Empezamos sección dentro del podcast de La Tribu de la romántica, dedicado a aquellas mujeres que rondan los 40 y tantos – cincuenta y… y que creen en el poder de las segundas oportunidades.
¿De qué va «50 sombras de 50»?
«50 sombras de 50» abre sus puertas con un episodio piloto que es, más que una presentación, una declaración de intenciones. Helen Rytkönen y Ana González Duque nos invitan a un espacio donde la madurez se celebra con humor, libros y mucha complicidad. El tono es claro desde el inicio: ya lloramos de adolescentes, ahora toca reírnos de nosotras mismas.
El programa nace para acompañar a mujeres que rondan o superan los cincuenta, ese momento vital en el que una piensa: «¡Basta! Ahora voy a dedicarme tiempo a mí». Con el apoyo de Nextory, la idea es combinar charlas divertidas, entrevistas inspiradoras y un club de lectura mensual que lleva el mismo nombre que el podcast y que te dejamos aquí debajo. Porque «50 sombras de 50» es, sobre todo, un espacio de comunidad.
En este primer episodio, las anfitrionas abordan un gran melón: qué significa cumplir cincuenta siendo mujer. Para explorarlo, recomiendan No estás en la lista, de Alison Espach, una novela que mezcla comedia negra, drama emocional y búsqueda personal. Su protagonista, Phoebe Stone, llega sola a un hotel de lujo vestida de verde esmeralda y tacones dorados, sin equipaje ni invitación. No está en la lista, igual que muchas mujeres de cincuenta que sienten que no aparecen en las listas de lo deseable, lo aspiracional o lo juvenil.
El paralelismo es evidente: a esa edad se es, a menudo, invisible para la sociedad, pero indispensable en la vida real. Invisible en catálogos, anuncios o canciones de moda; fundamental en familias, trabajos y amistades.

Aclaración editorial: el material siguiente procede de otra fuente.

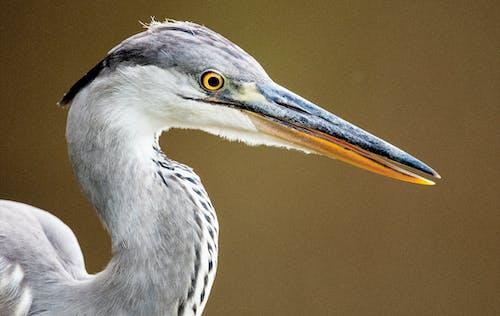 Imagine de stoc gratuită din animal, cocor, egretă, faună sălbatică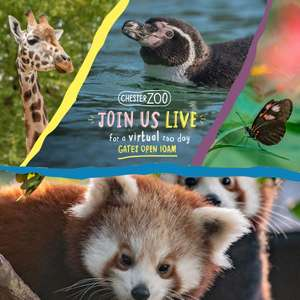 LIVE: A virtual zoo day at Chester Zoo - Friday, 27 March 2020 from 10:00-16:30 (Via Facebook)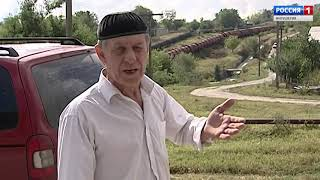 З телекамерою по РИ 16/09/19 с. п. Борсуки безхазяйне автор Аза Картаева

La reflexión es clara: no estar en la lista no significa no tener nada que contar, sino todo lo contrario. Es la oportunidad de escribir tu propia historia, de reinventarse y de reclamar el protagonismo que siempre debió estar ahí.

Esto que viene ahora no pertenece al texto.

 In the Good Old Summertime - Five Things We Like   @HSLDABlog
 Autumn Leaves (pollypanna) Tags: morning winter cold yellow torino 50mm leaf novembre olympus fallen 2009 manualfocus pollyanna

El episodio transita entre la ironía y la ternura. Habla de menopausia, de dolores nuevos, de cremas milagrosas, de canas con historia y de esa frase demoledora: «¡Estás estupenda… para tu edad!». Pero también habla de libertad, de nuevos comienzos, de montar empresas, viajar solas o enamorarse otra vez. Porque los cincuenta no son un final, sino el inicio de un tercer acto que se escribe con independencia y sentido del humor.
«50 sombras de 50» arranca recordándonos que la madurez no es una sombra, es una fiesta. Y, sobre todo, que no se vive sola: se vive en compañía, en tribu.

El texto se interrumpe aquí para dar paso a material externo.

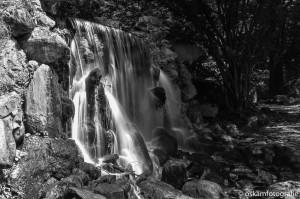 natuurfotografie arnhem waterval park sonsbeek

Como señor de 66 años con gran capacidad de adaptación, me mimetizo perfectamente con lo que contáis, además de partirme de risa. Dicen que la diferencia entre tragedia y comedia es el tiempo transcurrido.
Como suelo esperar a que salga la película, leo poco. Pero aunque TriStar parece haber comprado los derechos, me habéis picado a correr a por el libro y cambiar mis rutinas (¿tenéis un podcast de libros y sus películas correspondientes?. ¿Y un podcast de índice de lo que contáis en los podcasts?).
Tras oír este episodio, digo lo que se dice cuando te dan algo que te gusta mucho: «MÁAAASSSS» (no tengo todavía confianza para decir «MÁAASSSS, señoras»).